Perluasan Wewenang Inti Revisi UU Terorisme

Share:
Rencana untuk merevisi Undang-Undang Nomor 15 Tahun 2003 tentang Pemberantasan Tindak Pidana Terorisme harus memuat perluasan wewenang aparat kemanan dalam penanganan teror.

Selain itu, pengawasan atas kewenangan yang diberikan pada aparat. Ini poin inti dalam revisi yang kemungkinan akan dilakukan DPR periode 2009-2014.

Usulan tersebut dikemukakan pengamat intelijen Wawan Purwanto, Selasa (1/9), menanggapi persetujuan DPR untuk merevisi UU Terorisme.

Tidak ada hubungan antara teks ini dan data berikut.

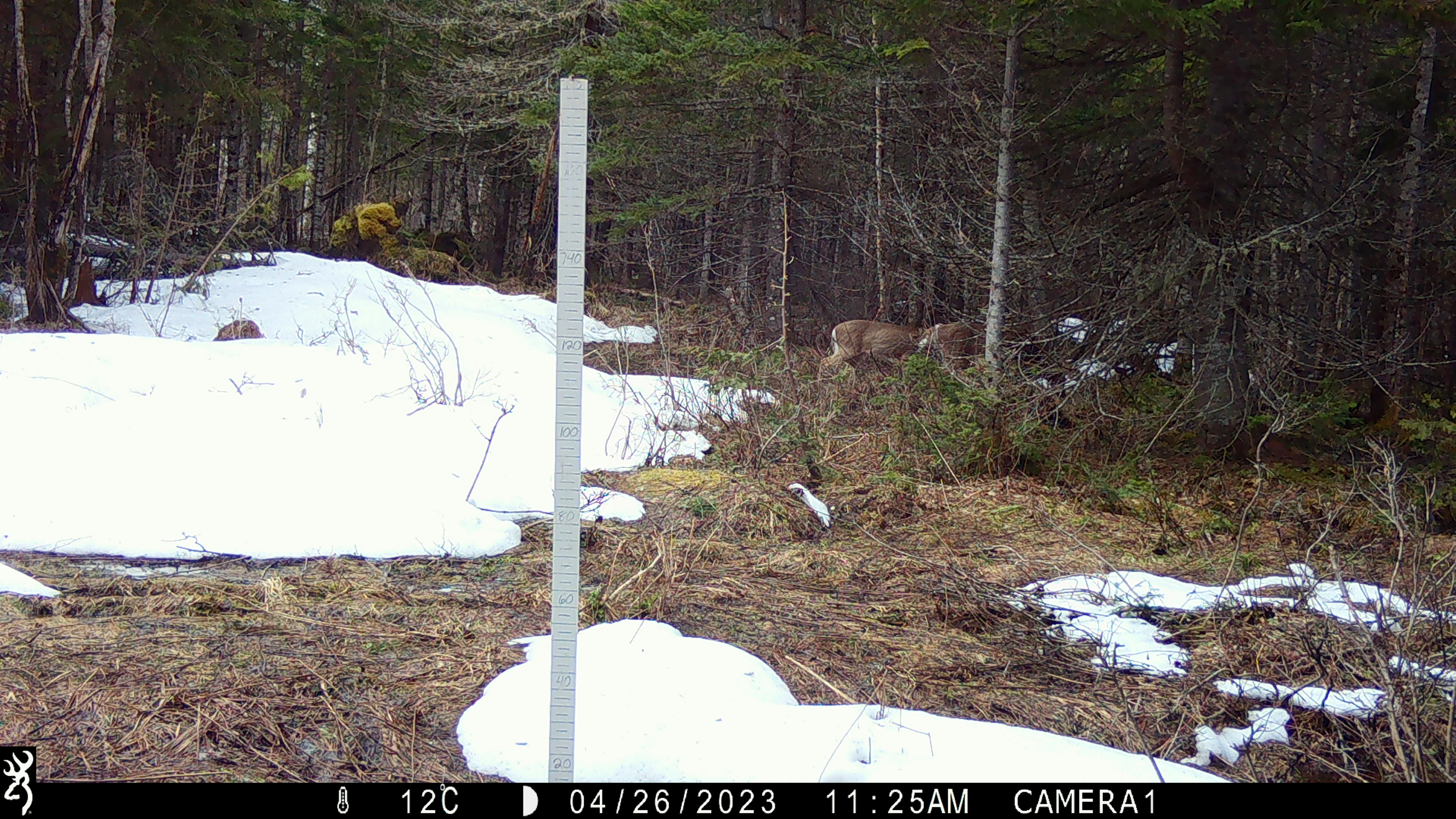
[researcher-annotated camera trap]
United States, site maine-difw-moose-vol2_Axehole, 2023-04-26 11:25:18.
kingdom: Animalia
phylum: Chordata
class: Mammalia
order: Artiodactyla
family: Cervidae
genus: Odocoileus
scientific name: Odocoileus virginianus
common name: white-tailed deer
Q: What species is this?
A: White-tailed deer (Odocoileus virginianus).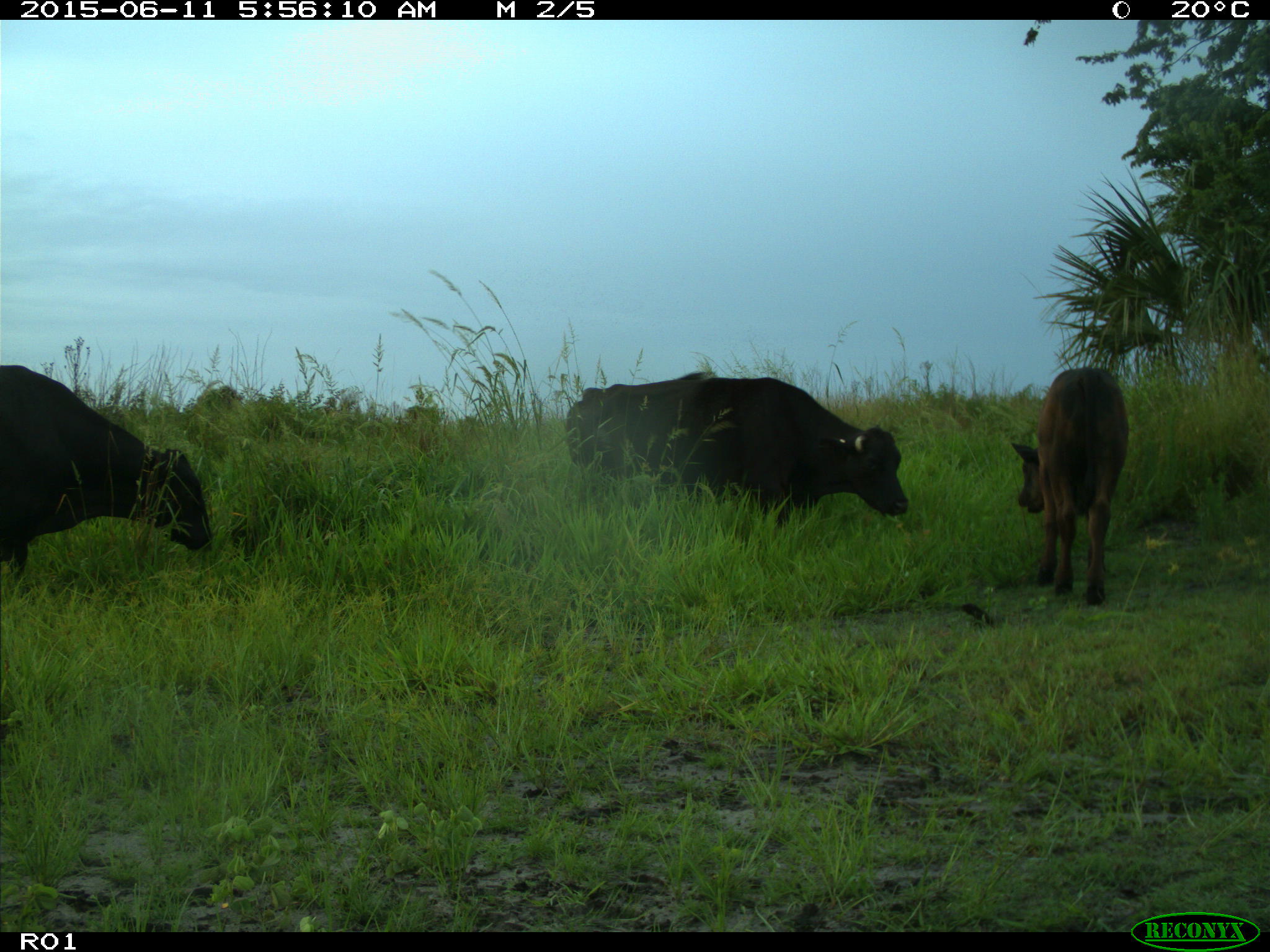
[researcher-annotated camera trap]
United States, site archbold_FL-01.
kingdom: Animalia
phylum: Chordata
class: Mammalia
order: Artiodactyla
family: Bovidae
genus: Bos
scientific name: Bos taurus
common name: domestic cow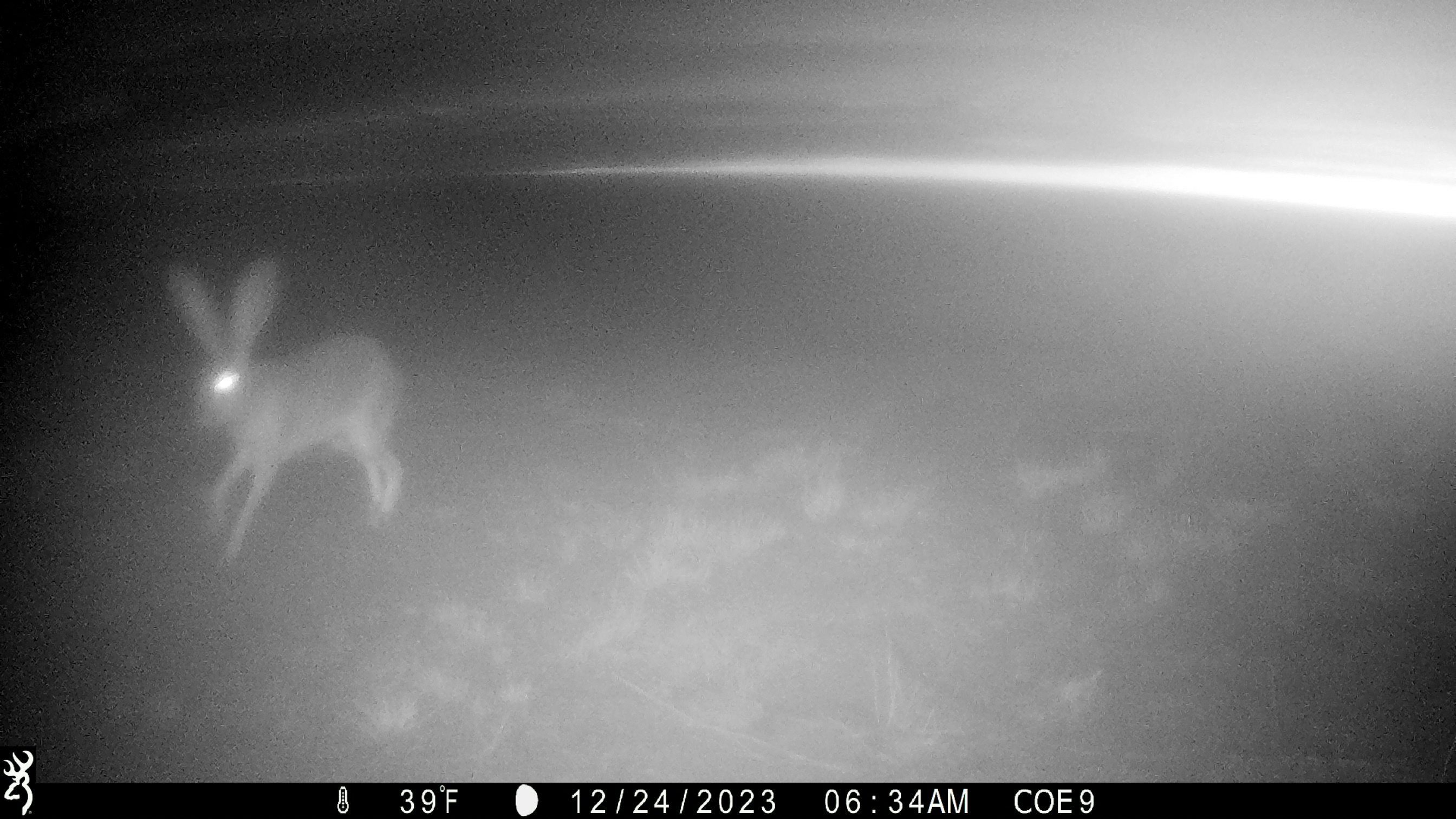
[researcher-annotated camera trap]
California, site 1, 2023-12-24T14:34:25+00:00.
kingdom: Animalia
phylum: Chordata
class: Mammalia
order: Lagomorpha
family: Leporidae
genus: Lepus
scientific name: Lepus californicus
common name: black-tailed jackrabbit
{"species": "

Diungkapkan, saat ini aparat kesulitan menangkap orang-orang yang dicurigai akan melakukan tindakan teror apabila tidak memiliki bukti.

Sehingga penanganan teror masih menggunakan pendekatan penanganan kriminal biasa.

“Oleh karena itu, perluasan wewenang tersebut harus tertuang secara tegas dalam revisi UU Terorisme. Ini sebagai upaya preventif dalam tindak pidana terorisme,” ujar Wawan.

Untuk mengawasi wewenang tersebut, Wawan juga mengatakan harus dibentuk komisi pengawas yang mengontrol tindakan aparat keamanan yang besar agar tidak terjadi penyalahgunaan kekuasaan.

Poin selanjutnya, tandas Wawan, adalah pelibatan desk antiteror TNI dalam penanganan terorisme. Pada poin itu harus ditegaskan tugas TNI adalah sebagai pendukung dari kepolisian agar tidak terjadi tumpang tindah wewenang.

Revisi UU Terorisme disepakati Senin (31/8) dalam rapat kerja antara Komisi I DPR dan jajaran menteri bidang politik dan keamanan, yaitu Menhan Yuwono Sudarsono, Panglima TNI Djoko Suyanto, Jaksa Agung Hendarman Supandji, Menhukham Andi Mattalatta, Mendagri Mardiyanto, Kapolri Bambang Hendarso Danuri, dan Menkopolhukam Widodo AS (Koran Jakarta, 1/9).

Pendapat senada dikemukakan pengamat intelijen Dynno Cresbon yang menyatakan semangat revisi UU Terorisme terletak pada akomodasi kewenangan intelijen desk antiteror TNI dan Badan Intelijen Negara (BIN) untuk melakukan deteksi, pencegahan, dan penindakan cepat aksi terorisme bersama kepolisian.

Dia menjelaskan bukti-bukti awal kegiatan terorisme, hasil temuan intelijen baik polisi, TNI, atau BIN kemudian dikoordinasikan secara bersama-sama.

“Hasil bukti awal tersebut ditindaklanjuti dengan operasi pencegahan maupun penindakan baik kepolisian sendiri atau melibatkan lembaga lain,” kata Cresbon.


UU Perbantuan Militer

Mantan Ketua Yayasan Lembaga Bantuan Hukum Indonesia (YLBHI) Patra Zen menyatakan kalaupun harus tetap melibatkan TNI dalam penanganan teror dengan kewenangan yang lebih, mestinya hal itu termaktub dalam UU Perbantuan Militer. ” UU Perbantuan Militer itu dulu yang harus ada.”

Sedangkan Direktur Eksekutif Setara Institute Hendardi mengingatkan ketika TNI dilibatkan dengan kewenangan lebih, pasti ada implikasi penambahan anggaran. Oleh karena itu, lebih baik penambahan anggaran untuk program peningkatan keahlian kepolisian, khususnya Detasemen Khusus (Densus) 88 Polri dan intelijen.

Terkait tindak pidana terorisme itu, kepolisian, telah menetapkan status Muhammad Jibril sebagai tersangka dan langsung ditahan. Dia diduga ikut terlibat dalam proses aliran dana untuk kepentingan pengeboman dua hotel mewah di kawasan Kuningan, Jakarta Selatan, yakni Hotel JW Mariott dan Hotel Ritz Carlton.

“Namun polisi tetap mengedepankan asas praduga tak bersalah,” kata Kadiv Humas Mabes Polri Irjenpol Nanan Sukarna, Selasa (1/9). Polisi juga mengizinkan keluarga Muhammad Jibril bertemu dengan pemilik situs Arrahmah.com tersebut di Mako Brimob, Kelapa Dua, Depok.